Rick Mazur: Are they too intelligent, or do they have an analytical mindset that holds them back?
Purdeep Sangha: Yeah. No, that’s a really good point. And sometimes, that’s a little bit tough to distinguish. So analytical, I would say to be somewhat intelligent, you have to have an analytical mind. You have to be able to understand that. So I think they’re, they go hand in hand, but it’s when that analytical side kicks in a little bit too much.
And then you have a little bit of self-doubt or procrastination that hinders you or.
Rick Mazur: I know what you mean. Yeah.
Purdeep Sangha: Or there’s one other thing, overconfidence, right? Many studies have shown this is more intelligent. You are, you compensate, and you become a bit overconfident, and you believe you have the skills or knowledge needed when sometimes a new approach is needed.
So that can hold you back.
Rick Mazur: What’s the one thing that people get wrong about inspiration.
Purdeep Sangha: Wow. That’s an interesting question. I think the inspiration for me, and we’re doing a project on this. We’re doing a project. It’s a neuroscience project that we’re looking at the backing behind the inspiration and its elements. So that’s happening right now.

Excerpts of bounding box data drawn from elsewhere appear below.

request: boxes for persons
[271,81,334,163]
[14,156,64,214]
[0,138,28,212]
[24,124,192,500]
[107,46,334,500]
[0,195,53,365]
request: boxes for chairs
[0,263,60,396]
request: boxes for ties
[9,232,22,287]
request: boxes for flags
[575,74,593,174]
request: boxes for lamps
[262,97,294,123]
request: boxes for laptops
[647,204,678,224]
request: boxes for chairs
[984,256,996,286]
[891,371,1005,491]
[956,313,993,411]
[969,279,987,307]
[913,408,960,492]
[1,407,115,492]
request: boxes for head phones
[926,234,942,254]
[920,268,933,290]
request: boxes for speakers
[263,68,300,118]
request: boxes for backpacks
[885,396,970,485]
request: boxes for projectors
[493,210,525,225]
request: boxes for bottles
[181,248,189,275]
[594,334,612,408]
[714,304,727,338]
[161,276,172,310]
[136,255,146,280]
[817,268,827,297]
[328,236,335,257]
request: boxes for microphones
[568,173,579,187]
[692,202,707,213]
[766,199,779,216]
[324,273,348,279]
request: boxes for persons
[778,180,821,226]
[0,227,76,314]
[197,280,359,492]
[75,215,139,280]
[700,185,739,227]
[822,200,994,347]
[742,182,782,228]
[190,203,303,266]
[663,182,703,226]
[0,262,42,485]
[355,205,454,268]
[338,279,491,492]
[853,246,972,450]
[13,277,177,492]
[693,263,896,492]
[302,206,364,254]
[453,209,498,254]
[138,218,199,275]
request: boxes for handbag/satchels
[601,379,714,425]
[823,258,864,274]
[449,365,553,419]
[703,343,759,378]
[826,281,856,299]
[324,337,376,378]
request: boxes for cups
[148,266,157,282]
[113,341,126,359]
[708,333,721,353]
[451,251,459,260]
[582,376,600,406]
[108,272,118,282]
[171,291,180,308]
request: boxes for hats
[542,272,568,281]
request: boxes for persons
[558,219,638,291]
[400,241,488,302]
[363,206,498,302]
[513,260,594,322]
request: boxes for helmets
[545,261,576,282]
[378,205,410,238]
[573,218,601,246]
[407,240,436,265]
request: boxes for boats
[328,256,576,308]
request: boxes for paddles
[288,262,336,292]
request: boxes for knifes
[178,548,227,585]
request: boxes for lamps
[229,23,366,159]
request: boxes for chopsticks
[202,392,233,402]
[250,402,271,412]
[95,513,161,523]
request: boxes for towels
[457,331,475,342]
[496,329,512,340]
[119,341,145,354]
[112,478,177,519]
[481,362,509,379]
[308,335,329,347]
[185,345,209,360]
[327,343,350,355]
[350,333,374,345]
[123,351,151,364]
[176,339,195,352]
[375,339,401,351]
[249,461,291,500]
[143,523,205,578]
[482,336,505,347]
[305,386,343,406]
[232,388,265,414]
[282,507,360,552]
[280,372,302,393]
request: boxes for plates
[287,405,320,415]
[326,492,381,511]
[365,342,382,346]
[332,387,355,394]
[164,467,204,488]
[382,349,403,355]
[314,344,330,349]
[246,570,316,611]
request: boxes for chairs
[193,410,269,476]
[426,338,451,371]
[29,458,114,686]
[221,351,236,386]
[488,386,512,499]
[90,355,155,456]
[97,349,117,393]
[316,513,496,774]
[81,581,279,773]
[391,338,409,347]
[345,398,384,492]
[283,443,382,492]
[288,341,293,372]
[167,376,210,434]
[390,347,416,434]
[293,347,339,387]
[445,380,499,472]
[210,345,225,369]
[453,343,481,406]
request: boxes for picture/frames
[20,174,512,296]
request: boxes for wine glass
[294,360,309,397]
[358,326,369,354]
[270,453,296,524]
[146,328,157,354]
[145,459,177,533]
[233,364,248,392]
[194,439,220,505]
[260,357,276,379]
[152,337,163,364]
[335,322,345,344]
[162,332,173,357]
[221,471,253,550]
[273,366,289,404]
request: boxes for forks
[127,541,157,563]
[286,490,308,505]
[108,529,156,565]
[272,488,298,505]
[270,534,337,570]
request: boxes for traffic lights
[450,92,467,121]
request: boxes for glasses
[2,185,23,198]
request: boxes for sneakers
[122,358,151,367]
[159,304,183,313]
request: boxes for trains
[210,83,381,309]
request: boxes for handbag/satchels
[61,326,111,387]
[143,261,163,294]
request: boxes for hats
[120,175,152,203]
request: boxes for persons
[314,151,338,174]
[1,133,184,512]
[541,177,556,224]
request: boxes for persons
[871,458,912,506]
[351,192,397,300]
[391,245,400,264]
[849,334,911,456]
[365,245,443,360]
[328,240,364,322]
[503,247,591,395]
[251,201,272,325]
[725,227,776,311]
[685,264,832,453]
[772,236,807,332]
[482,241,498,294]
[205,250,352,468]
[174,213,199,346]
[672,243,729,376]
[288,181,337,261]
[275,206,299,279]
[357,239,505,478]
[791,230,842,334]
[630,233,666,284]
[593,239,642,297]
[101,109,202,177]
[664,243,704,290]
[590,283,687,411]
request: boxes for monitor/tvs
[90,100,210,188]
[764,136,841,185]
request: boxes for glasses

It’ll probably be complete within the next six weeks. Still, I would say the big thing is it’s different than motivation, and here’s the difference when you’re inspired to do something, you’re drawn towards it. You’re pulled towards it. Regardless of whether you want to do it or not, you end up going in that direction.
And so, I think what we talk about a lot in today’s world when it comes to motivation can be confused with inspiration. That, for me, is inspiration, where motivation is more of having to push yourself to do something. If you are truly inspired, that’s when you have that feeling of energy, that’s when you have that feeling of focus, that’s when you feel like, even when your day isn’t going, you still want to accomplish what you want to accomplish.
So I think inspiration is what we should be aiming for ultimately.
Rick Mazur: Makes sense for the folks out there is businessman, do you have any advice on how they can deal with demanding clients? It’s usually the guys that aren’t making you as much that take a lot of your time and are difficult. I guess demanding and difficult are two different things, but I was just wondering if you had any advice on that?
Purdeep Sangha: Yeah. Absolutely. I think this is where every person, every business person, should categorize. Should take a look and say, look just like you said, demanding versus difficult. And also the profit that you’re getting and, or some kind of benefit or value that you’re getting from the client. It’s not always monetary.
It could be their relationship with someone you need to connect with or the community or PR; whatever it is, there needs to be some value—so having some chart to illustrate. That would be ideal. So you can see where they fit in. If you have someone who is super demanding and difficult, for example, and you’re not getting the value, you have to question and ask if this person is.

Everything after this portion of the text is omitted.